At about 8:45 a.m. on June 19 fourth-generation farmer Christopher Duncan got tangled in the beaters while cleaning inside a running forage bin at Madawaba Farms at Pakenham. He was transported by air ambulance and pronounced dead at the Ottawa General Hospital. About 77 tractors, trucks and trailers lined the funeral route on June 24 to salute their fallen brother.
Duncan is the seventh on-farm farm-related death in Ontario this year.
About eight years ago, teenaged Duncan said he didn’t want to farm and his father sold the cows and quota. At age 18, he joined the U.S. harvest and drove a combine across North and South Dakota. It was a 36-hour bus ride home. Two years later, he went west again, this time to big sky Saskatchewan to drive tractor trailers and combines. He came home for the winter and was working as a snowplow operator when he decided that farming really was for him.
Duncan and his father got back into the dairy business two years ago and were milking 41 Holstein cows as of last month.
“Sometime it takes an experience of being away from the farm to make you want to be more attracted back to the farm,” said Duncan’s father.
Duncan’s uncle Bill said his nephew is being remembered through a makeshift monument at the barn where the accident occurred.

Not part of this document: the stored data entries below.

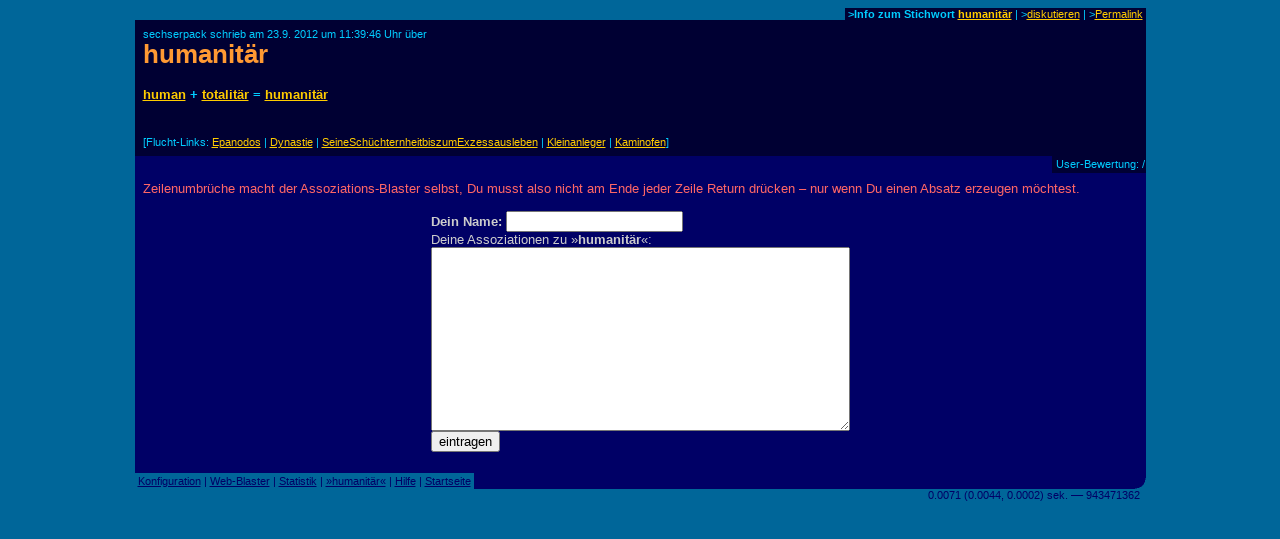

--- FILE ---
content_type: text/html
request_url: https://www.assoziations-blaster.de/blast/humanit%E4r.html
body_size: 1719
content:
<!DOCTYPE HTML PUBLIC "-//W3C//DTD HTML 4.0 Transitional//EN">
<HTML>
<HEAD>

<META http-equiv="Content-Type" content="text/html; charset=iso-8859-1">

<title>sechserpack schrieb &uuml;ber humanitär</title>

<META Name="description" Content="sechserpack schrieb zu humanitär: human + totalitär = humanitär" lang="de">
<META Name="keywords" Content="humanitär, sechserpack" lang="de">
<meta name="robots" content="noindex,follow">
<META NAME="language"    CONTENT="de">
<META NAME="author"      CONTENT="sechserpack">
<META NAME="publisher"   CONTENT="Alvar C.H. Freude, Dragan Espenschied">


<LINK rel="bookmark" href="https://www.assoziations-blaster.de/blast/humanit%E4r.7.html" title="Assoziations-Blaster: humanitär von sechserpack">
<link rel="contents" href="/info/humanit%E4r.html" title="Assoziations-Blaster: Statistik zum Stichwort humanitär">

<LINK rev="top" href="/">
<link rel="stylesheet" type="text/css" HREF="/style.mpl">

<script language="JScript"><!--
document.write("<script language='Jscript' /js/pulse.js' type='text/javascript'><\/script>")
//--></script>

<script language="javascript" type="text/javascript"><!--
	function init() {}
//--></script>
<script language="javascript" src="/js/keypresstracker.js" type="text/javascript"></script>
</HEAD>

<body bgcolor="#006699" text="#ffff99" link="#ffcc00" alink="#ffcc00" vlink="#ffcc00">

<center>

The family resurrected the flower beds and Christopher’s friends began hanging their ball caps on the lights and hooks around the windowsills.
Bill described his nephew as an older man in a young man’s body. “He treated people with respect. He loved his friends and they loved him,” he said. And he lived the biblical golden rule. “He liked to treat people the way he wanted to be treated back.”